*** TEXT PROVIDED Section Begins ***

The user enters a seed phrase, a benefactor key, and a
beneficiary key.
The benefactor and beneficiary keys are joined — with an
untypeable 0x1F separator between them — to
form a single combined password, which PBKDF2 stretches
into one AES-256 key. Both halves are required to decrypt,
and the order must match. To be clear about what this is:
it is one password split into two parts, not threshold
cryptography or secret-sharing — "neither key alone
decrypts" is a property of any split password. The
separator removes the old ambiguity where
"ab" + "c" and "a" + "bc" would
derive the same key.
Key Derivation:
A random salt (16 bytes) is generated using
window.crypto.getRandomValues().
The combined key and salt are used in the deriveKey()
function, which employs PBKDF2 (Password-Based Key
Derivation Function 2) to derive a 256-bit AES key.

*** TEXT PROVIDED Section Ends ***
*** THE DATA Section Begins ***

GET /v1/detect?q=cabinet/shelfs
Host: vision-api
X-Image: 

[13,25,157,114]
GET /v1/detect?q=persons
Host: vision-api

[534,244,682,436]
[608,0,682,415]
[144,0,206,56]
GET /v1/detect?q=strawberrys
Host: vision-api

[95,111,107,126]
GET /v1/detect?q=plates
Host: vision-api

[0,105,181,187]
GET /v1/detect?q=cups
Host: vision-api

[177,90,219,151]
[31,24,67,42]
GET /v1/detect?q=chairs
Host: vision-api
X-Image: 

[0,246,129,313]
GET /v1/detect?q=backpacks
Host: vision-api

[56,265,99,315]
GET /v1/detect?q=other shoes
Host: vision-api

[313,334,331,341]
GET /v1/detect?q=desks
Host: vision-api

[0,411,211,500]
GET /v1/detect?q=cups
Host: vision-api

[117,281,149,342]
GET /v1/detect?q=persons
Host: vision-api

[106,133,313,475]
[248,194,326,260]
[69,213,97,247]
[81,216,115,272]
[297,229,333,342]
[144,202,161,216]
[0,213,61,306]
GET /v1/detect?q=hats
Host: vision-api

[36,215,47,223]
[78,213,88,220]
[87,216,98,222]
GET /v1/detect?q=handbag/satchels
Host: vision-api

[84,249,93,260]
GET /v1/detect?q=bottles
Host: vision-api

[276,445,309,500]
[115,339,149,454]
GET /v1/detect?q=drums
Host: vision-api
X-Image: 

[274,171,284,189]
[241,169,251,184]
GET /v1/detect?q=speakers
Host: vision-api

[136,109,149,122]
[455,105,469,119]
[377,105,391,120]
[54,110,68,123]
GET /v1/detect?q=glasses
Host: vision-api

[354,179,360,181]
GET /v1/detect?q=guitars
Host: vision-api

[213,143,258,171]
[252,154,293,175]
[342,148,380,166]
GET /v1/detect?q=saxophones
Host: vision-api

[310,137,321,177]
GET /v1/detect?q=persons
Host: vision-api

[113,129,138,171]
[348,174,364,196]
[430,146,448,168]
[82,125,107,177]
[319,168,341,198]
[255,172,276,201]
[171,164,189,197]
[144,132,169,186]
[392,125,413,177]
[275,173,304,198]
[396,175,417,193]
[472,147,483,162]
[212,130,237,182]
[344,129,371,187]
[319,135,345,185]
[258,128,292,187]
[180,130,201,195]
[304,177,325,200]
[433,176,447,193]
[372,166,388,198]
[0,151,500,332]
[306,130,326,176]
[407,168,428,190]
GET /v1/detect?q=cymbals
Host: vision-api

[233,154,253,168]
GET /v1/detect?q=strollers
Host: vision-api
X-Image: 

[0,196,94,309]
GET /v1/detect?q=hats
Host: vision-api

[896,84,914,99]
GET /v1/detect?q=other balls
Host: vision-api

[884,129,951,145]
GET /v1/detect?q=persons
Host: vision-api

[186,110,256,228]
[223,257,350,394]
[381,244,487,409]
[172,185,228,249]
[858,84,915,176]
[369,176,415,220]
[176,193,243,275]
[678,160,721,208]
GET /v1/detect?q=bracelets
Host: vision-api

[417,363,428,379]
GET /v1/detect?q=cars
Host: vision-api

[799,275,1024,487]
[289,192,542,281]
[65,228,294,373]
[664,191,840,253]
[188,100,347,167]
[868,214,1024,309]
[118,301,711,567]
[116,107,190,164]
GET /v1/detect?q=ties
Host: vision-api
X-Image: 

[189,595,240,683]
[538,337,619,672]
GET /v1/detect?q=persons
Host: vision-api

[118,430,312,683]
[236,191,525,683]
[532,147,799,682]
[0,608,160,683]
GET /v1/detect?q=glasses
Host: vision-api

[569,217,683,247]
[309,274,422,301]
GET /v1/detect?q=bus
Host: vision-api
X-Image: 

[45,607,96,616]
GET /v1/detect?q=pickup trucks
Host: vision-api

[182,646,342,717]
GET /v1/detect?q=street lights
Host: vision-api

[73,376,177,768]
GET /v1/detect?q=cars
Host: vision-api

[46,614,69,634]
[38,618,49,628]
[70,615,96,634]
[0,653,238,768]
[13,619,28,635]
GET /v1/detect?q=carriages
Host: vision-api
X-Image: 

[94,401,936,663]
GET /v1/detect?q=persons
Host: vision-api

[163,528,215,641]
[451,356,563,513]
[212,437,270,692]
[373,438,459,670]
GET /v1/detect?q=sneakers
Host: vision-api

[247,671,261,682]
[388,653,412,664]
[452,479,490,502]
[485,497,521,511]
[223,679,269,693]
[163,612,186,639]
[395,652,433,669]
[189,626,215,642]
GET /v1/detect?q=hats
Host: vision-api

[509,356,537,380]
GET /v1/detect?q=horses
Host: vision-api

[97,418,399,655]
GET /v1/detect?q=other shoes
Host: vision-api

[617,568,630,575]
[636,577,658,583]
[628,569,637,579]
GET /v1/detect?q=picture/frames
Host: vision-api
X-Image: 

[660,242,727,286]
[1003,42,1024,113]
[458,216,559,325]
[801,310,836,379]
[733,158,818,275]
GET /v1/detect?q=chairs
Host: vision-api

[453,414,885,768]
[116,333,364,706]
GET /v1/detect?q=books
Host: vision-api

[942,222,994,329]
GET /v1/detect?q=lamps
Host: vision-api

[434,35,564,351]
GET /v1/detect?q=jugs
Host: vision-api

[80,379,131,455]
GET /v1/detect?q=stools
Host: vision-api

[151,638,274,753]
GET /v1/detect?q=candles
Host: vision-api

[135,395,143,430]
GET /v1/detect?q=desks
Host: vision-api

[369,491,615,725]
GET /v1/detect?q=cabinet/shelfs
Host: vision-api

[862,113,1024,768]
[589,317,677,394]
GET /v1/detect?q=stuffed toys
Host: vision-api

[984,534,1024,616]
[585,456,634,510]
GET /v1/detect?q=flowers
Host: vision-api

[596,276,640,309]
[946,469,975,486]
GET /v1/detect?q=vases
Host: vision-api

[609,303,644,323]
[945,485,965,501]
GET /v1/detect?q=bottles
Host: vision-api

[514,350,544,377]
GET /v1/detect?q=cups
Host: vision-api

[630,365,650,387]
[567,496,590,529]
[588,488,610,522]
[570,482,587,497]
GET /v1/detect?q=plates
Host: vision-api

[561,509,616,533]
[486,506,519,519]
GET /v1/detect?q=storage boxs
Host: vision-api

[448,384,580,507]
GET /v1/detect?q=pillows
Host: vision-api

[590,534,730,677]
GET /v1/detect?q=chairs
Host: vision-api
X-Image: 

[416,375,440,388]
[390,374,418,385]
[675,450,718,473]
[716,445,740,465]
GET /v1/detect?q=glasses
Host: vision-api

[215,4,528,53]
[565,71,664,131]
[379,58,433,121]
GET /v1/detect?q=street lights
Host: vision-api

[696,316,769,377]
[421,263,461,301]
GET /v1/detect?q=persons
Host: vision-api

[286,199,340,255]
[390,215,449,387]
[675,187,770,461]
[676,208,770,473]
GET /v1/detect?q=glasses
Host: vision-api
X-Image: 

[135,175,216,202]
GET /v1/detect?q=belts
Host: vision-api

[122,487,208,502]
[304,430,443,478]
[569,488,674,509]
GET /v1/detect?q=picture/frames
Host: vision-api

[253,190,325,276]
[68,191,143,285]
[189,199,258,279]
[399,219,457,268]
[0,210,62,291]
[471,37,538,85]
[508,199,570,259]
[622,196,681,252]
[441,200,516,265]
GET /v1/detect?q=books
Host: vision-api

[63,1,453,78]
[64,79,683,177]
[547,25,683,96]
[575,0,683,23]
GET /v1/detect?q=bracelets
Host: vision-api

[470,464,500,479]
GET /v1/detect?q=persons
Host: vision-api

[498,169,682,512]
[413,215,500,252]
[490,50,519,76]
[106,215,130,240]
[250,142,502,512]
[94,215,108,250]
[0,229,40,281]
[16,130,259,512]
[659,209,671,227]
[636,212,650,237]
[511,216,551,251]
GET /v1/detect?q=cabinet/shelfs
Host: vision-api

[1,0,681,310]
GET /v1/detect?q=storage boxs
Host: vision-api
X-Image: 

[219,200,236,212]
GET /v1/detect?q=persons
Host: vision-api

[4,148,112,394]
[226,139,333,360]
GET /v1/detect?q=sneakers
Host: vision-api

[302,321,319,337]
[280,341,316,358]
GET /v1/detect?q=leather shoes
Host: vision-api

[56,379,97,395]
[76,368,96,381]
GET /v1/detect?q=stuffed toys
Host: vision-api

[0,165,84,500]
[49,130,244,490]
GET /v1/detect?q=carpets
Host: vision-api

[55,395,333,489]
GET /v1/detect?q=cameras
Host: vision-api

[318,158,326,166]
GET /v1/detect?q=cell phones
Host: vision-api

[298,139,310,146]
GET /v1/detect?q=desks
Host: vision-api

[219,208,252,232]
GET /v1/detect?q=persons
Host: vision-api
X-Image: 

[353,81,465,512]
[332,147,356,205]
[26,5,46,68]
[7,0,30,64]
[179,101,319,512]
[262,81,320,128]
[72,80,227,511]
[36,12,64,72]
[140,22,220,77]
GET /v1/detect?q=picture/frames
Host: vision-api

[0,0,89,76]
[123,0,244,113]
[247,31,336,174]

*** THE DATA Section Ends ***

### TASKS TO CARRY OUT
A: In the key-derivation description, what character joins the benefactor key and the beneficiary key?
B: Please continue the key-derivation description from its last sentence onward.

### ANSWERS BY TASK
A: An untypeable 0x1F separator.

B:
PBKDF2 is configured with:
600,000 iterations
SHA-256 as the hashing algorithm
The resulting AES key is suitable for AES-GCM encryption
(Advanced Encryption Standard - Galois/Counter Mode)
Encryption Process:
A random Initialization Vector (IV) of 12 bytes is
generated using window.crypto.getRandomValues().
The seed phrase is encoded into a Uint8Array using a
TextEncoder.
AES-GCM encryption is performed using
window.crypto.subtle.encrypt():
Algorithm: AES-GCM
Key: Derived AES key from PBKDF2
IV: Randomly generated IV
Plaintext: Encoded seed phrase
Data Formatting (Protocol v2):
Output is a self-describing, versioned binary envelope.
A fixed 35-byte header is packed as:
version (1 byte) = 0x02
kdf_id (1 byte) = 0x01 (PBKDF2-HMAC-SHA256)
iterations (4 bytes, big-endian) — stored so the count can change without a new format
padLen (1 byte) — 0–4 random padding bytes
salt (16 bytes)
iv (12 bytes)
The header is followed by the AES-GCM ciphertext (which
includes the 16-byte auth tag). The header is also passed
as GCM associated data (AAD), so tampering with
the version or stored parameters fails the auth tag.
The whole header || ciphertext blob is
base64url-encoded (URL/filename-safe,
trailing = stripped).
Output:
A single string, prefixed for version detection:
"LE2." + base64url(header || ciphertext)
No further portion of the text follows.